[JOB]
Select and copy each line below that contains the string "results".

[MATERIAL PROVIDED]
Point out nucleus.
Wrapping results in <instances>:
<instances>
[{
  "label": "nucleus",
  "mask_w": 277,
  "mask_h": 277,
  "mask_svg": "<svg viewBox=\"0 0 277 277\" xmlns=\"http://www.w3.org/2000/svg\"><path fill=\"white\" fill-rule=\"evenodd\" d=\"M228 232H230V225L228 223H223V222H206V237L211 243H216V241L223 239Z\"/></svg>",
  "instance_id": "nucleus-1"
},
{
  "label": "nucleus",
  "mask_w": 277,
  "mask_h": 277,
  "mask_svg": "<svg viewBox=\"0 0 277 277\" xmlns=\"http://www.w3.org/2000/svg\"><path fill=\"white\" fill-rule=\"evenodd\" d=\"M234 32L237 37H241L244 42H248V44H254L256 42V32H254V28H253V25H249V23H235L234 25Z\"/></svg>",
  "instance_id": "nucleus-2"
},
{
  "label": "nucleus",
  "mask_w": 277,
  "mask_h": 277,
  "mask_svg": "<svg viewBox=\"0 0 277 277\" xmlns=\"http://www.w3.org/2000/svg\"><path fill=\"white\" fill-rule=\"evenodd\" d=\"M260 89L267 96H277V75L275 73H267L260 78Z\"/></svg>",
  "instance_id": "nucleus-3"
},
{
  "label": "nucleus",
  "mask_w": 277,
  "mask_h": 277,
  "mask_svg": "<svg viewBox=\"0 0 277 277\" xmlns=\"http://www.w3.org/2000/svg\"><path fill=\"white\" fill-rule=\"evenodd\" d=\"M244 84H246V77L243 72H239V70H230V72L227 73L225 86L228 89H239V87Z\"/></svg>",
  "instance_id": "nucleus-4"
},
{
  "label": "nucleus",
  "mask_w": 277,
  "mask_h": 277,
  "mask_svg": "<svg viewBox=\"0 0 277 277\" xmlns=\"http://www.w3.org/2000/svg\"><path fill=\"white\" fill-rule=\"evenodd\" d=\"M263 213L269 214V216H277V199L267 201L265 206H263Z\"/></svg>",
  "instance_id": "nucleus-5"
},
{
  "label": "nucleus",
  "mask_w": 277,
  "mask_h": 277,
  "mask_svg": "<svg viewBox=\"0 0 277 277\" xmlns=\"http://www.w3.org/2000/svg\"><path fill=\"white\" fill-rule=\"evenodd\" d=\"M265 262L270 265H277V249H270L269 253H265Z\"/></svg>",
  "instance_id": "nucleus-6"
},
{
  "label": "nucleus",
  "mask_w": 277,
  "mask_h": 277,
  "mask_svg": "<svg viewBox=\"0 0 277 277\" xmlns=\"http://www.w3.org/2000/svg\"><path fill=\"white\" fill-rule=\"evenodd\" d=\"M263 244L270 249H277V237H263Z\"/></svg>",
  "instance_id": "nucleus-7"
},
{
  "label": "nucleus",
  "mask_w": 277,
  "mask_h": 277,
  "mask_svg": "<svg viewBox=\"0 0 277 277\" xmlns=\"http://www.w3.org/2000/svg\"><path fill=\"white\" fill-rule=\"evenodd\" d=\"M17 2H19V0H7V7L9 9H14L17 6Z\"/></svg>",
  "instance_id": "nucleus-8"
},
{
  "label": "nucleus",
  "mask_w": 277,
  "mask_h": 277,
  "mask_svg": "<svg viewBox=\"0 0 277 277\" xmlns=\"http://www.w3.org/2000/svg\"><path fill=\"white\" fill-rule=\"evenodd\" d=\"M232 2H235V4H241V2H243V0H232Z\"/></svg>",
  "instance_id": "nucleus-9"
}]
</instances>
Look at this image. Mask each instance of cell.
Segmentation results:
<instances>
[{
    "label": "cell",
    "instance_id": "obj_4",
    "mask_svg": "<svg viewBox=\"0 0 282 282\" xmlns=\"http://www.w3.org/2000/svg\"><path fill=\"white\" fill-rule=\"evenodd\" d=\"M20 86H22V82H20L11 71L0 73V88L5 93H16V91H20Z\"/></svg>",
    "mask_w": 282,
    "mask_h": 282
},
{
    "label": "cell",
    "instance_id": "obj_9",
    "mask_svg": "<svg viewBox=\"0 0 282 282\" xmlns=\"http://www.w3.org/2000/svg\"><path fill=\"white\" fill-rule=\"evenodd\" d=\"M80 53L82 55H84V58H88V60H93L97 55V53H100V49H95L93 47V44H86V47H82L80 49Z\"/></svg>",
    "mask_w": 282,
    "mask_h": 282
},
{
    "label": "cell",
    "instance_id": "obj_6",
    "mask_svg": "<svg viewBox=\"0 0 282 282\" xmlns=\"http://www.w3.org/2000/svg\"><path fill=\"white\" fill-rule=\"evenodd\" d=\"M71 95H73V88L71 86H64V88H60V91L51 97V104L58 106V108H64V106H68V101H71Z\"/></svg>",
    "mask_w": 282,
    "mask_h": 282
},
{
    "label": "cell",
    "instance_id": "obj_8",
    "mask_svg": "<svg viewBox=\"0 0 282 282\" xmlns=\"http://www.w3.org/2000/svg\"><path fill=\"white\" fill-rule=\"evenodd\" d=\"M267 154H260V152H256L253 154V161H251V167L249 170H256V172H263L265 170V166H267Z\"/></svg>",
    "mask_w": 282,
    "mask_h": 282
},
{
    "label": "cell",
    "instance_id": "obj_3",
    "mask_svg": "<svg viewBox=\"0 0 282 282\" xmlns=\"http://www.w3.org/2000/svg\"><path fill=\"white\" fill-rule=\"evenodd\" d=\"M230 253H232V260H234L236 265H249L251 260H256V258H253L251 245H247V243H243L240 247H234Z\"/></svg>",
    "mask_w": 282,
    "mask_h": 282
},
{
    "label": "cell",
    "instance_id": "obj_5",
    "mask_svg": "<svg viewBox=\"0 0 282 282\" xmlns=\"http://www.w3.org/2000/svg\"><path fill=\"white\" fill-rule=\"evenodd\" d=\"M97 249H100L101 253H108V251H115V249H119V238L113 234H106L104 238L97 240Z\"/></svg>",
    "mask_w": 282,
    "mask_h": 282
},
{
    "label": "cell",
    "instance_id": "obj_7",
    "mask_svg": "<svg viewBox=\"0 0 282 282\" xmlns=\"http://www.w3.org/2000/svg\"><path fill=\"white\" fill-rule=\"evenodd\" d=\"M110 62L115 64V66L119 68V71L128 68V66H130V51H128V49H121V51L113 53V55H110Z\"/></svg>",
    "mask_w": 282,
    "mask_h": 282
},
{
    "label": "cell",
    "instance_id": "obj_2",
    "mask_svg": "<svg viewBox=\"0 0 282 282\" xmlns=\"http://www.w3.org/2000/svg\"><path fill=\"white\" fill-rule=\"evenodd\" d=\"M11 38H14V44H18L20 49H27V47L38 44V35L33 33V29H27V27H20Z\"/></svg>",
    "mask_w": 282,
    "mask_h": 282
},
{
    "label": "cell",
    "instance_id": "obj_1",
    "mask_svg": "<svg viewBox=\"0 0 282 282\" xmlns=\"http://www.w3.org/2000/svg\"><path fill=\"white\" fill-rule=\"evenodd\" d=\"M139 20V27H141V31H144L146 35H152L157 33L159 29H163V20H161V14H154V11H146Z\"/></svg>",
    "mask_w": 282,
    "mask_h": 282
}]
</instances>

==

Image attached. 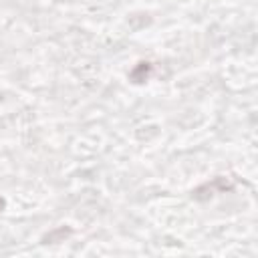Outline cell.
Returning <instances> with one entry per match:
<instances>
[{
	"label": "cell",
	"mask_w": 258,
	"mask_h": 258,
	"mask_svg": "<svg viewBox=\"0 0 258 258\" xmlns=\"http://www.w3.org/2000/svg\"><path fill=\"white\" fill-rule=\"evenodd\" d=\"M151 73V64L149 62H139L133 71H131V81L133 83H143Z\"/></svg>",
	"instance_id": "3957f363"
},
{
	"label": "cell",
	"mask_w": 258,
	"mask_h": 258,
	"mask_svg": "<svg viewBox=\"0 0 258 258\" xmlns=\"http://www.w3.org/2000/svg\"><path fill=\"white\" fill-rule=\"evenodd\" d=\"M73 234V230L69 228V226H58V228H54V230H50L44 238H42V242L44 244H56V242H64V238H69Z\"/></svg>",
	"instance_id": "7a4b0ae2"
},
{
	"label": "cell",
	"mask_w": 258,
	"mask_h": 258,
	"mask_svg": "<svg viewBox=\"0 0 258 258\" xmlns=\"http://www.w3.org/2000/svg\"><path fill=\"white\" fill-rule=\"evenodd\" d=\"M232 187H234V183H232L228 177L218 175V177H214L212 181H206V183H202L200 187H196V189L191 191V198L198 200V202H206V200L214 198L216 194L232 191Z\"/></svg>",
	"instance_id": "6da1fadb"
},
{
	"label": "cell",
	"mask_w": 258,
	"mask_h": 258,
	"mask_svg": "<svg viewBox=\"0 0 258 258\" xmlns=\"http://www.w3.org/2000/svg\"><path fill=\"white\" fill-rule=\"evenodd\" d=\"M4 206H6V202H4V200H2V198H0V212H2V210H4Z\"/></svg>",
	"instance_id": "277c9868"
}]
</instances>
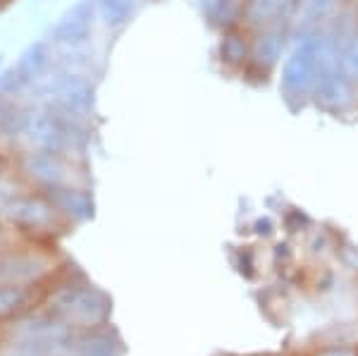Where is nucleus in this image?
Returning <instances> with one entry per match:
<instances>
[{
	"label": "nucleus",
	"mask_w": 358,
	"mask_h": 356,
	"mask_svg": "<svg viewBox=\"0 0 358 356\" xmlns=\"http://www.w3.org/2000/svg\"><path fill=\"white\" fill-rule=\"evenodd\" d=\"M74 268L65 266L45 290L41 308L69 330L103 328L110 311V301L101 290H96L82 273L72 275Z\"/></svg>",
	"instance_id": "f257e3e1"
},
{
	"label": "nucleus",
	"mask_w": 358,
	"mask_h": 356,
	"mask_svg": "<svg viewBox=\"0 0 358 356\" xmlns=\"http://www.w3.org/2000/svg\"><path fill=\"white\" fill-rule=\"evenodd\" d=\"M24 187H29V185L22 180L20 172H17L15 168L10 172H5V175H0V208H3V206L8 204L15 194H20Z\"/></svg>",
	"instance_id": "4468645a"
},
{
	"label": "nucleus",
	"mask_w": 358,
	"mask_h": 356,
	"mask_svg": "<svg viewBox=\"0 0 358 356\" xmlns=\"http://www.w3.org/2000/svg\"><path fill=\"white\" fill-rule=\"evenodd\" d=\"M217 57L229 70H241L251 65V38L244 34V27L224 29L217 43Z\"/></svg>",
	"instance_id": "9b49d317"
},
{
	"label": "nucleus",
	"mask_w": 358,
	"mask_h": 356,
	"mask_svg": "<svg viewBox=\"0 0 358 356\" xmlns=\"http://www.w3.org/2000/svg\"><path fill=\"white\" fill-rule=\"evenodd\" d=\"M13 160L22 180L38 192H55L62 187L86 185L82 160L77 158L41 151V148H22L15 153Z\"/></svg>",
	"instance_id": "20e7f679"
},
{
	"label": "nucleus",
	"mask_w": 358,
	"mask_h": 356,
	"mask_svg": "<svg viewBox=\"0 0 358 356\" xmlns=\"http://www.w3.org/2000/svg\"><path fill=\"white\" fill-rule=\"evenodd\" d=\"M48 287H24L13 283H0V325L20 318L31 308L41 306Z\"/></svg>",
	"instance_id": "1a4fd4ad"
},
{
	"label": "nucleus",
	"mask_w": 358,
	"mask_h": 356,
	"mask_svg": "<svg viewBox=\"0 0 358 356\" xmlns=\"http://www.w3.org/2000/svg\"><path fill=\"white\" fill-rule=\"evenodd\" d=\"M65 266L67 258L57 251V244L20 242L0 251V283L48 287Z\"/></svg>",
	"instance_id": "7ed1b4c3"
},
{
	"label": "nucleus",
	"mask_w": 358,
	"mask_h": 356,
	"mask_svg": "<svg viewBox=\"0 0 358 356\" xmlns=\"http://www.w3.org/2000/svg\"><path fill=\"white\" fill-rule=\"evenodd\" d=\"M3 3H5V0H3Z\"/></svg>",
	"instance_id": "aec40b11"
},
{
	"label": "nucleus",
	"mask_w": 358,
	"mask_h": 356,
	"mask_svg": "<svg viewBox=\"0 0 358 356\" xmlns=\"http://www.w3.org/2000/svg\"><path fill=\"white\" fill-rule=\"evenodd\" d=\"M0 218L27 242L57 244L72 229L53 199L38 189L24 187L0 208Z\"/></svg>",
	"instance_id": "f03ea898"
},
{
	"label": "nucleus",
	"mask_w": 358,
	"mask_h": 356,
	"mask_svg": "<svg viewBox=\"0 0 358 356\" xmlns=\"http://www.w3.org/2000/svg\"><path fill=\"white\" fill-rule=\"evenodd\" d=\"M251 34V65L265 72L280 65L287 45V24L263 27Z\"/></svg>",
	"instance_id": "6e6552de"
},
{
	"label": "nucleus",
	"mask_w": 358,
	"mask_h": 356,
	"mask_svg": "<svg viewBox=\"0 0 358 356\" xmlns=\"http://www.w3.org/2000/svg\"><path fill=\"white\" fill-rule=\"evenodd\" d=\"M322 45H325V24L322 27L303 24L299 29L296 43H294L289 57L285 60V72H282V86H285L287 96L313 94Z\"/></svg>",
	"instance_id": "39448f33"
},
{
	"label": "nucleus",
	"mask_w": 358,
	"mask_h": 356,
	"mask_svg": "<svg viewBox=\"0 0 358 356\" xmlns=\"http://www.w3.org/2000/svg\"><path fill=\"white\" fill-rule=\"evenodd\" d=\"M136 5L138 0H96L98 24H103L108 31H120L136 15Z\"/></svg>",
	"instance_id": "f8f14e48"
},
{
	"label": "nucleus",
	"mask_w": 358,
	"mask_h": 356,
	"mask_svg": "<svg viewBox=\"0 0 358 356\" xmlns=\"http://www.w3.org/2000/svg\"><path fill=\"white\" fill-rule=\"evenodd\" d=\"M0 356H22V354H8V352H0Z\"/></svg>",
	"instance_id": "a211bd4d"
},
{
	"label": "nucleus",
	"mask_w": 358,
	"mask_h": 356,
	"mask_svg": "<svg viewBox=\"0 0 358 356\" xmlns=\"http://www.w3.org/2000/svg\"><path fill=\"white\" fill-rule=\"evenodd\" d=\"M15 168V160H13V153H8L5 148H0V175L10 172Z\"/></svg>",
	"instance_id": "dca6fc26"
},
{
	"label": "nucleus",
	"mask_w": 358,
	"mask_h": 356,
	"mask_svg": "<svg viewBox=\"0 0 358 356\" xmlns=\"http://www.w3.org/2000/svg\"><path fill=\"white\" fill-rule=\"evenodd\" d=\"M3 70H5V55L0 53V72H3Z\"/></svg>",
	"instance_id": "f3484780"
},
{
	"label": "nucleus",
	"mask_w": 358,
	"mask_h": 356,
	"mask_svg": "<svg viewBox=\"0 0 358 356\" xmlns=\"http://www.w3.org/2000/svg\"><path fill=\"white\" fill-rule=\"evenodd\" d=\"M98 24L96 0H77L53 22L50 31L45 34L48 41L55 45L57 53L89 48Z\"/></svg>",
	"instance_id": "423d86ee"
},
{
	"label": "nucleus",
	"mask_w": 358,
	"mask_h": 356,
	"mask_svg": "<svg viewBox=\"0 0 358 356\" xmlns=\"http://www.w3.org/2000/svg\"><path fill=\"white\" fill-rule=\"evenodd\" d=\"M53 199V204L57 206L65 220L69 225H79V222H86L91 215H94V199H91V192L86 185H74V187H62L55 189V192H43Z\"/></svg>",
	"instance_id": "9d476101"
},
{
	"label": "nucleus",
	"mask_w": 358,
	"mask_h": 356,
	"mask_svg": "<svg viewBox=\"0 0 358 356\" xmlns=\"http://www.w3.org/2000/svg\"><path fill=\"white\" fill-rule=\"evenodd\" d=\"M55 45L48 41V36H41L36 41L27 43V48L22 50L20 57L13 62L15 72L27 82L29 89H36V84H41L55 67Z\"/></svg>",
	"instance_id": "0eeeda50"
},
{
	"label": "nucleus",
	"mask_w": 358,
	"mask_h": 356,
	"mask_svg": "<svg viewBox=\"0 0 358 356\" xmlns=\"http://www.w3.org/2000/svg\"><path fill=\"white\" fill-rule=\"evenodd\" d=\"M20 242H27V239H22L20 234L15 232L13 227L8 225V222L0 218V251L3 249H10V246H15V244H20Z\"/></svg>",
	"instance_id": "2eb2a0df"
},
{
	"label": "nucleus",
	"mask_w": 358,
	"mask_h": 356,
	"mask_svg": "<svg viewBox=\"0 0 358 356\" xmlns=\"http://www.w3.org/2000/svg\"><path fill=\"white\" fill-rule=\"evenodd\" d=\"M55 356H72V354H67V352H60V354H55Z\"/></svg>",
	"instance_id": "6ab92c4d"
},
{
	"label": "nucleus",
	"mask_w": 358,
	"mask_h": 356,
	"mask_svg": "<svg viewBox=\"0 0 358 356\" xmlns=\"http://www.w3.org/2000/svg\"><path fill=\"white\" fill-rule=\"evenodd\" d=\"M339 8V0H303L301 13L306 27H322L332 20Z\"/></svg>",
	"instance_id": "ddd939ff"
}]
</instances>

--

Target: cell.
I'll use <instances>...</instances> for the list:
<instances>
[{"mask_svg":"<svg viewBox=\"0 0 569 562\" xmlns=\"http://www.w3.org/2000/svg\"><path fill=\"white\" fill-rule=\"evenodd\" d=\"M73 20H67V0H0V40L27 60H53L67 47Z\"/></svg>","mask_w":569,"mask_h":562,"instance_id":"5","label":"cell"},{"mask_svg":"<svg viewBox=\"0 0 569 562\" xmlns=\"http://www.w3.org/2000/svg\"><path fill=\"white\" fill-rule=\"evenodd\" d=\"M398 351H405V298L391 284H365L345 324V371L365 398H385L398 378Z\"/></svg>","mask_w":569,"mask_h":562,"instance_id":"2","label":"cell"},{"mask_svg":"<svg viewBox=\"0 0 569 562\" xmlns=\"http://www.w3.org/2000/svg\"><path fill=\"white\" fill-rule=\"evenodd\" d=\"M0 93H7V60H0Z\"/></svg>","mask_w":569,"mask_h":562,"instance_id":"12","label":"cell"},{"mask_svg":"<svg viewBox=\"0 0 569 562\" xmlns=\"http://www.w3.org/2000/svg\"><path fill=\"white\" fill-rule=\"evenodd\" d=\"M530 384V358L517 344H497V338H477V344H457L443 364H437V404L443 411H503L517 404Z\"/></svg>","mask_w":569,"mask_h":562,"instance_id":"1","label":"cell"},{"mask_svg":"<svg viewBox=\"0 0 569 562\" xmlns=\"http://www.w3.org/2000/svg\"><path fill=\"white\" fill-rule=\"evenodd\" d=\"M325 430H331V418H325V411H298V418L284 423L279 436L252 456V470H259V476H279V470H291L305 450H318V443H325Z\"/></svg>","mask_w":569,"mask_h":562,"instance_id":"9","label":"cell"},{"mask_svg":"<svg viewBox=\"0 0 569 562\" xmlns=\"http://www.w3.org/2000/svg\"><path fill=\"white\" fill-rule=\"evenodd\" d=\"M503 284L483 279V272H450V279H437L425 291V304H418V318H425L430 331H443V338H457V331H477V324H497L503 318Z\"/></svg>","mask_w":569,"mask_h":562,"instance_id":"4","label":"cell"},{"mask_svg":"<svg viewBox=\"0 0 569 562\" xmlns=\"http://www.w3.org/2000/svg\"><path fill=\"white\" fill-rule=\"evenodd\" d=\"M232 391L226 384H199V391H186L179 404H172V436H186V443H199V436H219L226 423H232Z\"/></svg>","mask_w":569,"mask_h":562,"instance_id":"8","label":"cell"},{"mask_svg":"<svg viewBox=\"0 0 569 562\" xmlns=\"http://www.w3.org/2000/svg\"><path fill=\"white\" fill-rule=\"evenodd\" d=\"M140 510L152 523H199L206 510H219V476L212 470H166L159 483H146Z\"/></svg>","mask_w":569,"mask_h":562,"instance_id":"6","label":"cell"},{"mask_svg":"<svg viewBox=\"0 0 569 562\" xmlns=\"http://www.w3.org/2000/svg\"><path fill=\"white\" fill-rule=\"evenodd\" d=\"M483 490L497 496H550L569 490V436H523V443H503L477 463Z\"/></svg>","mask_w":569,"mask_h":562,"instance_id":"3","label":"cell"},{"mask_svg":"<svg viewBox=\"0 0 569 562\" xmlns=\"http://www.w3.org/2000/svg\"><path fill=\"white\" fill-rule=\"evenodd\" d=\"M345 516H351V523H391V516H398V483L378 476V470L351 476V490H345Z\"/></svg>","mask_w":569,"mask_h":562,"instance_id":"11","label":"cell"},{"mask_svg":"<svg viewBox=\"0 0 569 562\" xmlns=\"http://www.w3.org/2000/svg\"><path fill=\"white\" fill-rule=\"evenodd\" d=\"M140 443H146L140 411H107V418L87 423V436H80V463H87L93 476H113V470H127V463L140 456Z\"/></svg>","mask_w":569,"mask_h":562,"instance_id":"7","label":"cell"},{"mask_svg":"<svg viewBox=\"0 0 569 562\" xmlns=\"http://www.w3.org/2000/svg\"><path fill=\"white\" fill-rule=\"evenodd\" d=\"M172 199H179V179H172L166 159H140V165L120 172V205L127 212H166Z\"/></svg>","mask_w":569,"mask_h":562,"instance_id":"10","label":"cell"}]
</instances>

[EXPECTED ANSWER]
Wrapping results in <instances>:
Segmentation results:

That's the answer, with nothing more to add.